Photographers have become increasingly frequent visitors to Brown's home since Cleo came out and sales spread across Britain, Europe and the United States. The book, Brown notes wryly, had to become a global success before the Australians "really sat up and noticed".
"And that's fine, because I like living a quiet life but now we are getting literary tours, with people driving past the house and going to Spoonful [her local cafe] to try out the coffee. It's surreal. We might have to move."
Brown's success at this stage of her life - she is 58 - is a vindication, given her confidence as a writer was rock-bottom when she started work on the book. "I had an identity crisis when we moved to Melbourne," says the former Auckland Star, Next magazine and provincial New Zealand newspaper columnist. "We moved because of Philip's job and I just assumed I'd be able to slip into another journalism job but I had so much going on. Rob got terribly ill [with a colon disease], the girls found it really traumatic trying to fit into their school, Philip was working 14-hour days and I was terribly homesick. I think I was a bit down really.
"I kept the syndicated column going, which was great because it kept me in touch with those readers, especially in provincial New Zealand. Then, when I started that book no publisher would touch it. I couldn't even find an agent, so my profile slipped below the radar.
"Maybe everyone was right and I had forgotten how to write, because occasionally I'd get fired by provincial editors who'd tell me my writing was stale and I started to believe he was right - and it was always a he. So I went off to a weekend writing course and was in awe of the talent of the other people and that's where I found out about the Friday Pitch."
Friday Pitch, Allen & Unwin's initiative to help writers get a short synopsis and first chapter read by publishers, was Brown's way in. When Cleo was released in 2009, it immediately became a hit at the London Book Fair, with her publisher telling her "this will change her life". It has - and Philip's life as well.
"Some people say it's very threatening for a man to have a successful wife but he has always been very low-key. But in Portugal I felt so sorry for him. About 18 months ago, a national newspaper came to interview me and I asked him to come along. The photographer was lining me up against the wall and he said to Philip, 'Sir, would you move out of the way, please?'"

§ Stored data:
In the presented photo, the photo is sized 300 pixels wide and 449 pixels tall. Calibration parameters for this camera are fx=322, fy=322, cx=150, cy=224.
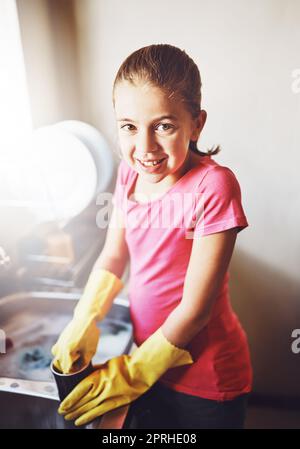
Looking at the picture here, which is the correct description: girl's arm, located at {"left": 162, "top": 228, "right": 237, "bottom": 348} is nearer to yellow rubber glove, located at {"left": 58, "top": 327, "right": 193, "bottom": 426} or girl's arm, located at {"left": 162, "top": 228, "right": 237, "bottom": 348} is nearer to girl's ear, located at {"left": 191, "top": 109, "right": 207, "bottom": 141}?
Result: yellow rubber glove, located at {"left": 58, "top": 327, "right": 193, "bottom": 426}

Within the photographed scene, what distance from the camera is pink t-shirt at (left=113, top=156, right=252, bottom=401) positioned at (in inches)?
22.5

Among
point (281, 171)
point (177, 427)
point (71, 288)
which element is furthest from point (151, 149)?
point (177, 427)

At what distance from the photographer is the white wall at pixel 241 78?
1.97 feet

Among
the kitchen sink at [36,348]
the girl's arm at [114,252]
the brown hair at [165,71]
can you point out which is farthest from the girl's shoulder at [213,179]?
the kitchen sink at [36,348]

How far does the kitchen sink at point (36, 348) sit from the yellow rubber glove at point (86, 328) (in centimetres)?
7

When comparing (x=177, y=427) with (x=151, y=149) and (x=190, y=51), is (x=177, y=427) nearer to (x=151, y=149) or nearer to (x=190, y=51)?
(x=151, y=149)

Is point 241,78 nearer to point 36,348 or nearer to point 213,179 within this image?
point 213,179

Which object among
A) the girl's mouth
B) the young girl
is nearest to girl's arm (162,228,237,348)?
the young girl

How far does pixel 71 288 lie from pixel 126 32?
64 centimetres

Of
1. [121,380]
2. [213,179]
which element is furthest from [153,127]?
[121,380]

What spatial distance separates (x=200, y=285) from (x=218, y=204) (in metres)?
0.16

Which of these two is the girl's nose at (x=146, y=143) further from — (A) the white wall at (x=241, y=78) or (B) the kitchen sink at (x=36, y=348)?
(B) the kitchen sink at (x=36, y=348)

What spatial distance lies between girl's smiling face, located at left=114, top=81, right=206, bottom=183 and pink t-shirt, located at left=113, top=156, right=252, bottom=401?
0.06 metres

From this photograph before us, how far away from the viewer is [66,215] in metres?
0.86
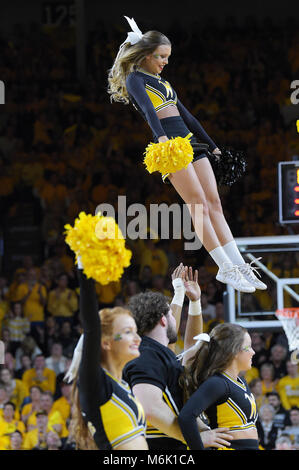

§ How to complete this task: Could you write the next few paragraphs of the profile of Brown and her book Cleo, picking up right after its final sentence?

§ Your response:
The books, Brown believes, have been successful (at time of writing After Cleo: Came Jonah was number two on New Zealand's international adult non-fiction best-seller list) because they provide hope.
"I think when you have a tragedy, at the time you think what good can come from this? It's the end of my life, the end of everything. The first hint of it was when I lost Sam and the first letters came in from other grieving parents, which were so valuable for me. You get to the point when you have done most of your grieving and you can transform that into something useful - I think that is why I wrote Cleo.
"In a similar way, those struggles you have with your kids when they are in their teens or 20s, they can be absolutely decimating. There were times when I thought I'd lost Lydia forever and that she'd gone into a sect. That was another form of grief at the time."
Brown's life will change and expand again when the movie, still in the very early stages of pre-production with Fiona Samuels working on the script, comes out. Who will play her? Brown offers a very knowing laugh. "They have given me hints - it's pretty much a megastar."
But, as fans of the book will know, the more important question should be: who will play Cleo?
After Cleo Came Jonah (Allen & Unwin $35) is out now.
Helen Brown will tour New Zealand this month, appearing in seven centres from May 24 to 30.